Importing libraries

In [None]:
import pandas as pd
from matplotlib import pyplot as plt
import seaborn as sns

Seaborn comes with pre-loaded datasets. Let's explore one of these, the 'titanic' dataset.

In [None]:
df = sns.load_dataset('titanic')
df.head()

In [None]:
df.info()

First, let's use heat maps to display the null values in our dataset

In [None]:
df.isnull()

In [None]:
plt.figure(figsize = (8, 6))
sns.heatmap(df.isnull(), cbar = False, cmap = 'viridis')  # removing the colorbar as this is boolean data
plt.title('Missing values heat map')
plt.xlabel('Features')
plt.ylabel('Sample index')
plt.show()

Let's now find the correlations between numeric features of our dataset

In [None]:
correlation_matrix = df.corr(numeric_only = True)
correlation_matrix

In [None]:
# Displaying this as a heat map
plt.figure(figsize = (8, 6))
sns.heatmap(correlation_matrix, annot = True, cmap = 'coolwarm', fmt = '.2f')
plt.title('Correlation matrix of the titanic dataset')
plt.show()

Heat maps can also be used to view value counts.

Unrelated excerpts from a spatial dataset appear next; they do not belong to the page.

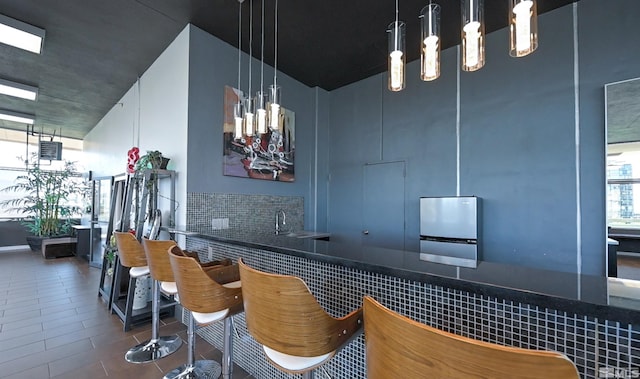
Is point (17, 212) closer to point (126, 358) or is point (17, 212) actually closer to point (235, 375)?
point (126, 358)

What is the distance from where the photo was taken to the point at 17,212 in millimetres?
7418

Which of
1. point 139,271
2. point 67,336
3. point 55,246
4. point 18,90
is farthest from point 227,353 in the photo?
point 55,246

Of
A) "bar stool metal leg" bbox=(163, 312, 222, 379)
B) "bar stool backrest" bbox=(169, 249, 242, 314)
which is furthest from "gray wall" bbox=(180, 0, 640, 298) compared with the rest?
"bar stool backrest" bbox=(169, 249, 242, 314)

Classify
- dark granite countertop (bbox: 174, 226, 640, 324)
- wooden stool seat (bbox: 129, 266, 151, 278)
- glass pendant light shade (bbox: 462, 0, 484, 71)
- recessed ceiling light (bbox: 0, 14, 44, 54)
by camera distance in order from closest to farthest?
1. dark granite countertop (bbox: 174, 226, 640, 324)
2. glass pendant light shade (bbox: 462, 0, 484, 71)
3. wooden stool seat (bbox: 129, 266, 151, 278)
4. recessed ceiling light (bbox: 0, 14, 44, 54)

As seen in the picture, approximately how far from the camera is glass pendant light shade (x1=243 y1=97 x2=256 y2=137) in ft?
8.33

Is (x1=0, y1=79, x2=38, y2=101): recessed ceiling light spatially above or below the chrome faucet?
above

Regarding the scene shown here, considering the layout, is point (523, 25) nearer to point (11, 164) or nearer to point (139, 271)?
point (139, 271)

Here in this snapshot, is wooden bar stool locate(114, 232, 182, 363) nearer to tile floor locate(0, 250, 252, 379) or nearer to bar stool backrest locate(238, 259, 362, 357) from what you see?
tile floor locate(0, 250, 252, 379)

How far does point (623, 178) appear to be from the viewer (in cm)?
249

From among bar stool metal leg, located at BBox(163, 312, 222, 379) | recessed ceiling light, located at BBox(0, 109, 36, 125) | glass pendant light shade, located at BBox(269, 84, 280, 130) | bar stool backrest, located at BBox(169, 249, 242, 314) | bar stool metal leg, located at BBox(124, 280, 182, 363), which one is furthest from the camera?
recessed ceiling light, located at BBox(0, 109, 36, 125)

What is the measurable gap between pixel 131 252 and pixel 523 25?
131 inches

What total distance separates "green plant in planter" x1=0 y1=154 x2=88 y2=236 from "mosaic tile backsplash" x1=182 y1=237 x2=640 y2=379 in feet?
26.3

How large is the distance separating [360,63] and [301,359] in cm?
389

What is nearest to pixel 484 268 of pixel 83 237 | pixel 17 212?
pixel 83 237
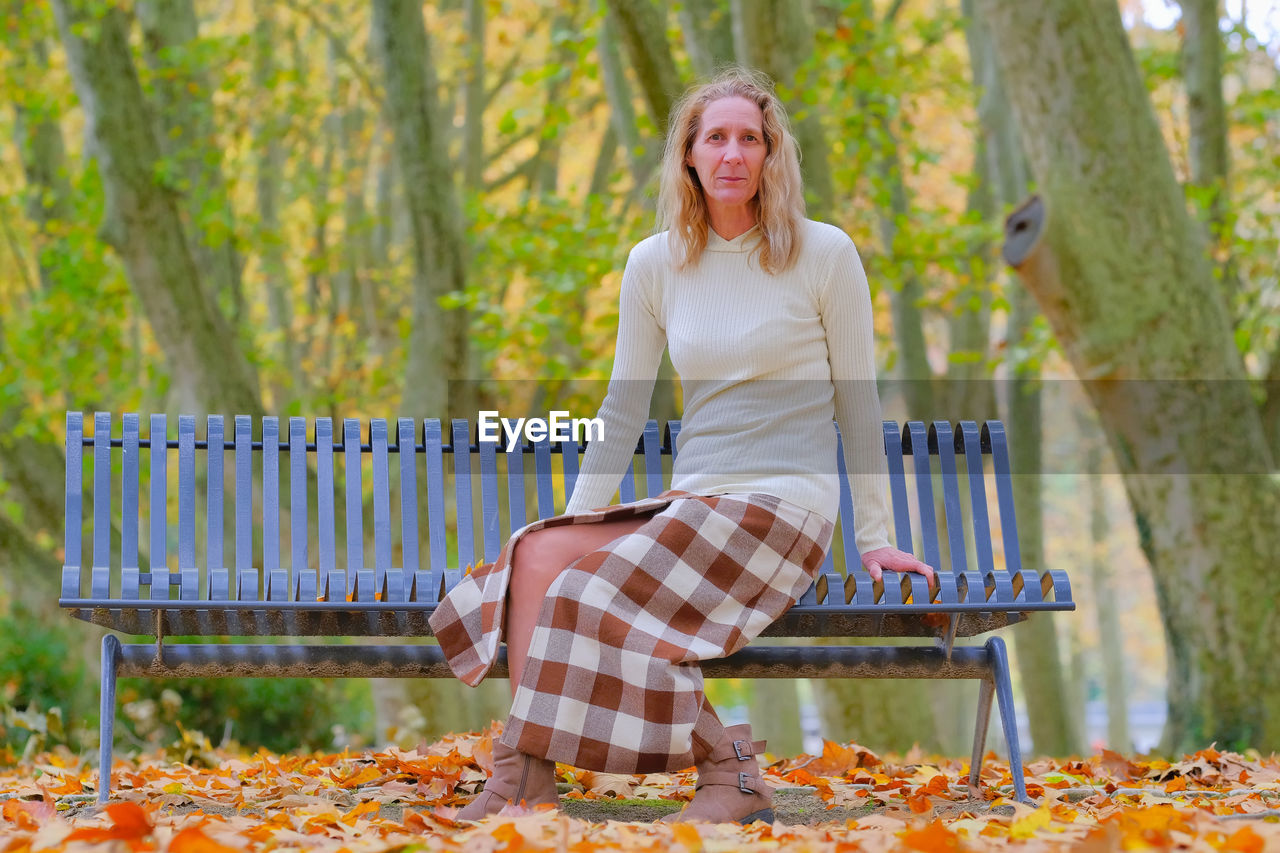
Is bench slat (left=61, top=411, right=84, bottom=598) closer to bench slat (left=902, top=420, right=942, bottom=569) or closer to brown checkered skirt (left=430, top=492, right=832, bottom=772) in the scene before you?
brown checkered skirt (left=430, top=492, right=832, bottom=772)

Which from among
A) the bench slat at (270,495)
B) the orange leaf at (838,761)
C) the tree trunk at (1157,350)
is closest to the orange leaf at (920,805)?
the orange leaf at (838,761)

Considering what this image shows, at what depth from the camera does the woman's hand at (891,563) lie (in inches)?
134

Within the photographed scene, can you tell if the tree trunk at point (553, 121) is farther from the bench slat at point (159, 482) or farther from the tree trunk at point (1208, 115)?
the bench slat at point (159, 482)

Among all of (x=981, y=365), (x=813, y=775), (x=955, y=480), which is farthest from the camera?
(x=981, y=365)

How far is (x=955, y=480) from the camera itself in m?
3.81

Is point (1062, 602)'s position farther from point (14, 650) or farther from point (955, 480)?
point (14, 650)

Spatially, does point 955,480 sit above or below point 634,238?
below

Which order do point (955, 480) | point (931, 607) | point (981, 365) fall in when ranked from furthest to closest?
point (981, 365) → point (955, 480) → point (931, 607)

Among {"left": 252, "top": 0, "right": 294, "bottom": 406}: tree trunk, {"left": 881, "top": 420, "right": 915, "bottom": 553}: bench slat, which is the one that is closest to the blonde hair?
{"left": 881, "top": 420, "right": 915, "bottom": 553}: bench slat

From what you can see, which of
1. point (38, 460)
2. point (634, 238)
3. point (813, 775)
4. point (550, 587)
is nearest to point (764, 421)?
point (550, 587)

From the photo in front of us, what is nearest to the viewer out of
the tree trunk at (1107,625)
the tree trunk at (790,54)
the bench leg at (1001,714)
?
the bench leg at (1001,714)

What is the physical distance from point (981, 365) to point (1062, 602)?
8278 millimetres

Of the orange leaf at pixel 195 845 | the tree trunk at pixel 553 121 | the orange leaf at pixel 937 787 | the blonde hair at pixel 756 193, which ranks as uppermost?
the tree trunk at pixel 553 121

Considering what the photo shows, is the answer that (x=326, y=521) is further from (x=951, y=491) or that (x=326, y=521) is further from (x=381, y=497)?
(x=951, y=491)
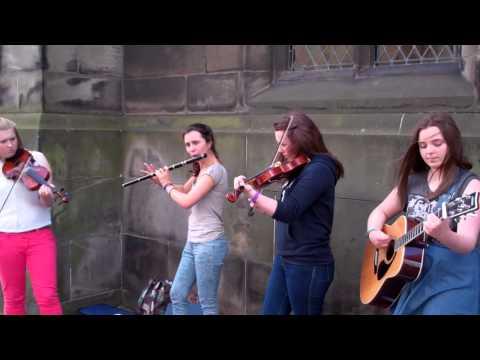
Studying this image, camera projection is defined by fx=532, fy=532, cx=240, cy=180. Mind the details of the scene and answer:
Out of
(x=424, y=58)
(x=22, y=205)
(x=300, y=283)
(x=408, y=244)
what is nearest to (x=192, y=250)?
(x=300, y=283)

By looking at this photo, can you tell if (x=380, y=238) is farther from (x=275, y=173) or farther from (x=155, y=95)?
(x=155, y=95)

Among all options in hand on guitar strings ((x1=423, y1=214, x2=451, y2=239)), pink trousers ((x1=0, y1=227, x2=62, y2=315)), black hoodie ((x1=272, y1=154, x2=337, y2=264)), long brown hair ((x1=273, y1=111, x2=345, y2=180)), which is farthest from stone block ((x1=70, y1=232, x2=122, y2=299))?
hand on guitar strings ((x1=423, y1=214, x2=451, y2=239))

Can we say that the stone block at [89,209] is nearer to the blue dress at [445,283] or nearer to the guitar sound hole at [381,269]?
the guitar sound hole at [381,269]

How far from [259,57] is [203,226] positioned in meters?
1.78

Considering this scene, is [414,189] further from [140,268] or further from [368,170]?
[140,268]

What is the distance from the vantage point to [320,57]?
14.5 ft

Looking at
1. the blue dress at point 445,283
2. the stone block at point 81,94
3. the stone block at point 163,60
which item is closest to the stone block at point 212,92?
the stone block at point 163,60

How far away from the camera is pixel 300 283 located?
2879 mm

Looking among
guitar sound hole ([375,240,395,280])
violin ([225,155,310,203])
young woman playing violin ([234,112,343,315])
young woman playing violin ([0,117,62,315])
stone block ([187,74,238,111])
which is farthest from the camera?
stone block ([187,74,238,111])

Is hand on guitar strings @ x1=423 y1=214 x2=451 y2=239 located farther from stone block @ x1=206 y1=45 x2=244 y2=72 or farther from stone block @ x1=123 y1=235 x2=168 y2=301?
stone block @ x1=123 y1=235 x2=168 y2=301

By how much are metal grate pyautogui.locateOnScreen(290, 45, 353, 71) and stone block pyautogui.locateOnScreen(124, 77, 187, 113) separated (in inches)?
43.2

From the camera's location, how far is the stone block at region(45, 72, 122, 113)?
496 centimetres

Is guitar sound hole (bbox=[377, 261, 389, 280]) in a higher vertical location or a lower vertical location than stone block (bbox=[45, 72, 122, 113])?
lower
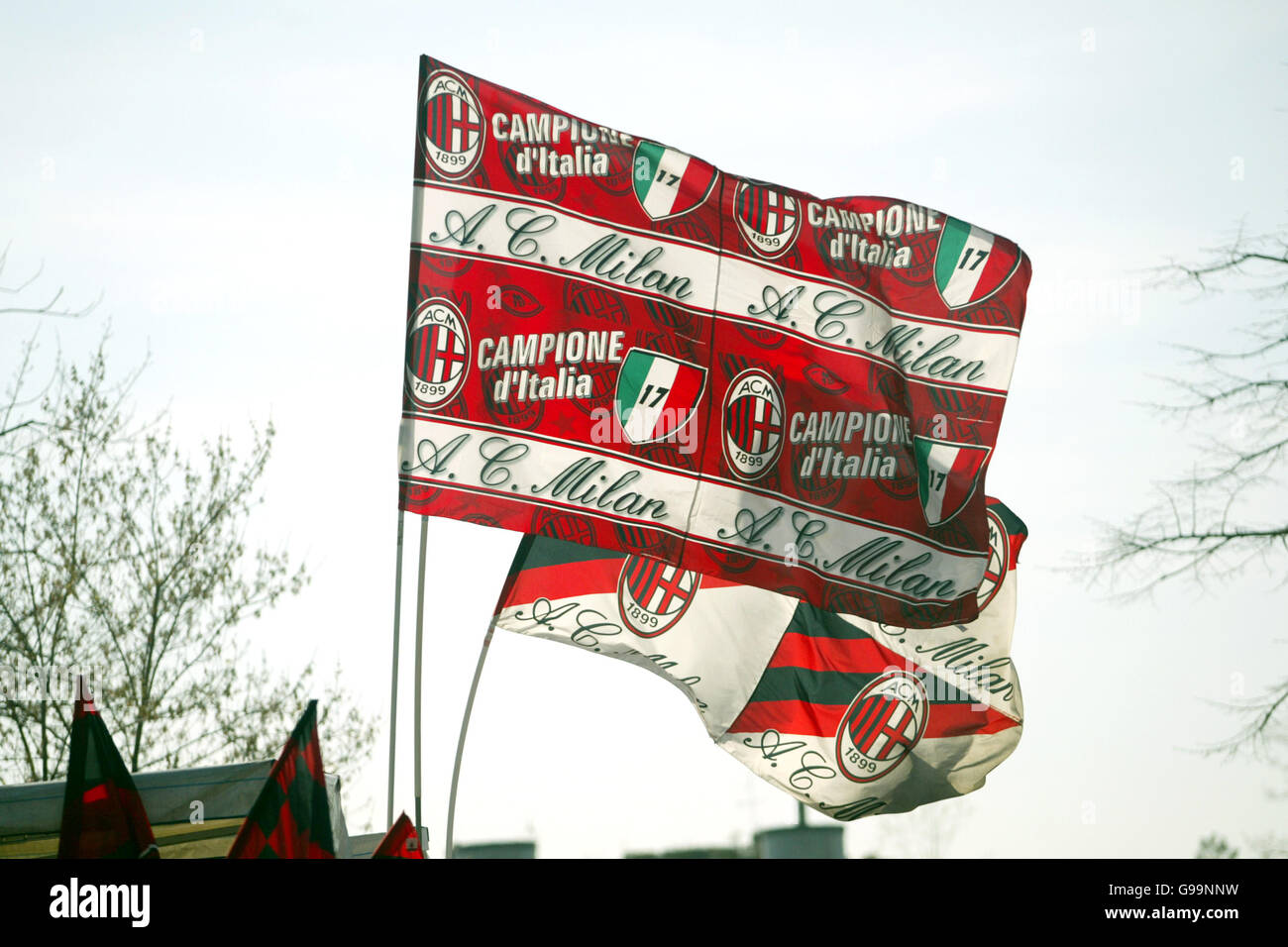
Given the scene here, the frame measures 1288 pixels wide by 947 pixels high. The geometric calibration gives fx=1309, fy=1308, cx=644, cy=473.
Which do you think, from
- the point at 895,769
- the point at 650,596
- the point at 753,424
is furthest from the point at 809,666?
the point at 753,424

For instance, we could view the number of people within each class and sex.

In [None]:
class_sex_counts = pd.crosstab(df['pclass'], df['sex'])
class_sex_counts

In [None]:
# Displaying this as a heat map
plt.figure(figsize = (8, 6))
sns.heatmap(class_sex_counts, annot = True, cmap = 'viridis', fmt = 'd')  # fmt = 'd' specifies integer formatting
plt.title('Value counts of passengers by class and gender')
plt.show()

We could also create our own categories. Here, let's bin ages and fares using `pd.cut()`and depict the value counts of passengers within these bins.

In [None]:
age_bins = pd.cut(df['age'], bins = [0, 18, 30, 40, 50, 60, 80])  # cutting our age data into various bins
fare_bins = pd.cut(df['fare'], bins = [0, 25, 50, 100, 200, 600])
age_fare_counts = pd.crosstab(age_bins, fare_bins)
age_fare_counts

In [None]:
# Displaying this as a heat map
plt.figure(figsize = (10, 6))
sns.heatmap(age_fare_counts, annot = True, cmap = 'YlOrBr', fmt = 'd')
plt.title('Passenger counts by age and fare bins')
plt.xlabel('Fare bin')
plt.ylabel('Age group')
plt.show()

We could also use aggregation functions in displaying our data. Here, let's find the survival rate for each age bin. The survival rate per group would be given by

$$\text{Survival rate} = \dfrac{\text{Number of survivors in age bin}}{\text{Total number of passengers in age bin}}$$

In [None]:
survival_by_age = df.pivot_table(values = 'survived', index = age_bins, columns = fare_bins, aggfunc = 'mean', observed = False)
survival_by_age

In [None]:
# Displaying this as a heat map
plt.figure(figsize = (10, 6))
sns.heatmap(survival_by_age, annot = True, cmap = 'YlOrBr')
plt.title('Passenger survival rate by age and fare bins')
plt.xlabel('Fare bin')
plt.ylabel('Age group')
plt.show()